Its disheartening to get to your highest weight and try to lose and not see any results, its frustrating when people don't understand and when people treat you differently because of your size. I am still me, just a bigger me....

Its irritating to try on 30 pairs of jeans and have not a single pair fit you correctly, and having to drive 3 hours to even find a store that sells your size.

And still, none of that is motivation enough for me to hit the gym, or eat an apple instead of some chips because I know that that small change won't make enough of an impact on my weight for me to continue doing it.

The hardest thing for me is to get motivated to lose weight, no matter what happens, I can't seem to get motivated.... and I don't know how to fix it.....

I guess I just need to suck it up and deal with it....


XOXO
Jenna Rae

Tuesday, March 31, 2009

Time to Rant

So, lately I have noticed an abundance of rude people. It amazes me, how our generation and younger just has no respect for one another, people don't think before they speak and definitely don't care who they offend when they speak.

I don't understand how people can go through life, not caring who they offend or why what they say is offensive. People that think they are better then other people, for no apparent reason, and treat other people with disrespect because they feel they can.

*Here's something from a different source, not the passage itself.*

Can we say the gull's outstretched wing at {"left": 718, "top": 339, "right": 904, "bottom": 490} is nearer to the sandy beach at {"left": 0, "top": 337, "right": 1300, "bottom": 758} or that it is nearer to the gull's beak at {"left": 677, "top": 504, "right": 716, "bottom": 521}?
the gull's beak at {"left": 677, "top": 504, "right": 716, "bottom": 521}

Sometimes I hope I die young, because I don't know if I want to stick around for future generations, and see snobbery and rudeness overpower thoughtfulness and kindness. That is not a world I want to live in......


XOXO
Jenna Rae

Wednesday, March 11, 2009

YAY For blogging

So I decided that I should start blogging, I have a lot to say and figure.... who knows? other people might want to hear it too! (Highly doubt that LOL).

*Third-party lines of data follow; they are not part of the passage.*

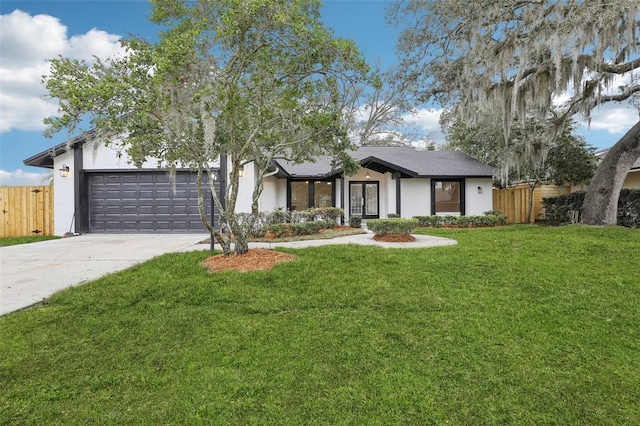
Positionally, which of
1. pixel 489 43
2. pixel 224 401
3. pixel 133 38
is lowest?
pixel 224 401

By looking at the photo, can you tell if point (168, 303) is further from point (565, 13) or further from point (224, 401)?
point (565, 13)

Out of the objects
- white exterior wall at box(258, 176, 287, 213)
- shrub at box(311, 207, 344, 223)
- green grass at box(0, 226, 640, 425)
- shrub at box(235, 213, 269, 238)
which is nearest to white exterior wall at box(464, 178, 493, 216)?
shrub at box(311, 207, 344, 223)

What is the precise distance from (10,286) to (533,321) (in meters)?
6.73

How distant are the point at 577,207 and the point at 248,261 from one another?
12244 mm

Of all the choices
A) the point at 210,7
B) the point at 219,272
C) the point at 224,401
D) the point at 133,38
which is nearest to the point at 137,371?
the point at 224,401

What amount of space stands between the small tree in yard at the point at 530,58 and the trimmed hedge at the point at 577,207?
60.9 inches

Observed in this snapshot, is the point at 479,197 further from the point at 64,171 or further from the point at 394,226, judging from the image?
the point at 64,171

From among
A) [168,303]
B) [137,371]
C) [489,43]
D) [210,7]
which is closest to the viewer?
[137,371]

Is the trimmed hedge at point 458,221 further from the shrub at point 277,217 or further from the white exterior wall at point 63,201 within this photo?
the white exterior wall at point 63,201

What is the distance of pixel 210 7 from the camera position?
4.85 m

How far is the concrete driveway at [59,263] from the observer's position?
4.29 m

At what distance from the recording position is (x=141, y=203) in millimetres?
11008

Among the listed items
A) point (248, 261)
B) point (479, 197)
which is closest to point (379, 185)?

Anywho, I have blogged a bit before (on myspace... I don't know if that is really considered blogging) but decided not to move it over as it is in the past and most are about how unloved and unwanted I felt because I had been single for about 4 years.

But my life has changed a lot since that time, I have a better job, an amazing boyfriend and great people in my life... but I am always looking for more great people.